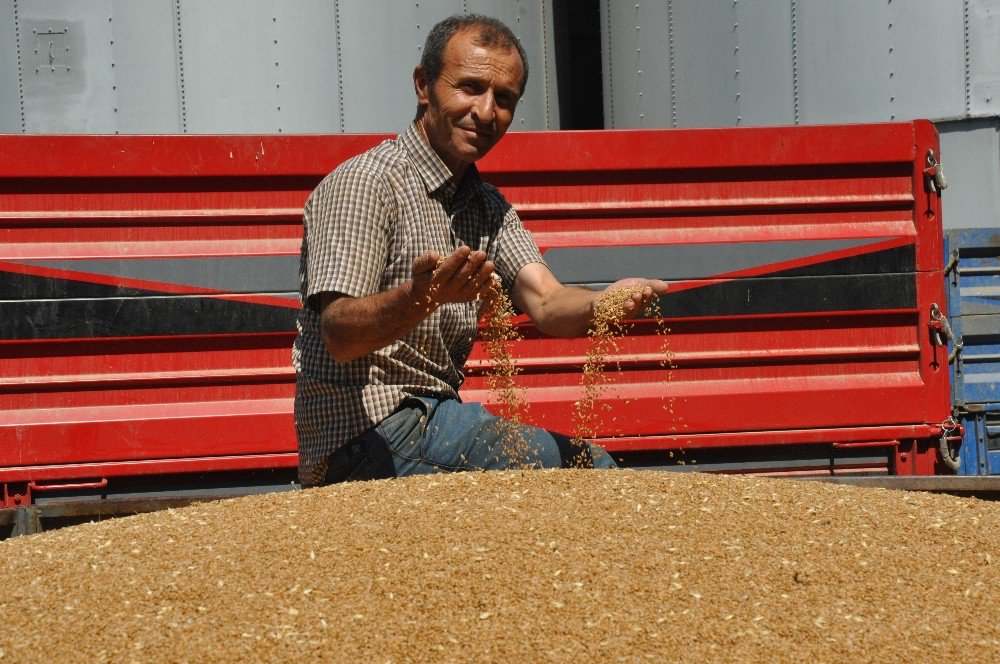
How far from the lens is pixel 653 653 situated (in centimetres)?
168

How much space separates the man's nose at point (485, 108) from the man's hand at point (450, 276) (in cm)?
66

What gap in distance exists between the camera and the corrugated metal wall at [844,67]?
5.80 metres

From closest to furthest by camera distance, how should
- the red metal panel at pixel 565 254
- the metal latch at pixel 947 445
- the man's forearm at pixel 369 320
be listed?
1. the man's forearm at pixel 369 320
2. the red metal panel at pixel 565 254
3. the metal latch at pixel 947 445

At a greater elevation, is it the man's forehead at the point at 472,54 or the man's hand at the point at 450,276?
the man's forehead at the point at 472,54

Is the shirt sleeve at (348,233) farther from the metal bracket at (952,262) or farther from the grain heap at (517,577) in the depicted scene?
the metal bracket at (952,262)

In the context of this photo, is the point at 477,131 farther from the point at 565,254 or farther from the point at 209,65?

*-*-*

Request: Output the data above again word for word, leaving out the picture.

Full response:
How far from the lens is pixel 653 653 situated (in centimetres)?
168

How much space separates the man's nose at point (485, 108) from the man's hand at point (450, 276) (in cm)?
66

What gap in distance exists between the camera and the corrugated metal wall at [844,67]?
5.80 metres

From closest to furthest by camera distance, how should
- the red metal panel at pixel 565 254
- the metal latch at pixel 947 445
- the man's forearm at pixel 369 320
be listed?
1. the man's forearm at pixel 369 320
2. the red metal panel at pixel 565 254
3. the metal latch at pixel 947 445

At a greater elevation, is it the man's forehead at the point at 472,54 or the man's hand at the point at 450,276?
the man's forehead at the point at 472,54

Is the shirt sleeve at (348,233) farther from the metal bracket at (952,262) or farther from the grain heap at (517,577) in the depicted scene?
the metal bracket at (952,262)

In the context of this photo, is the point at 477,131 farther from the point at 565,254 or farther from the point at 209,65?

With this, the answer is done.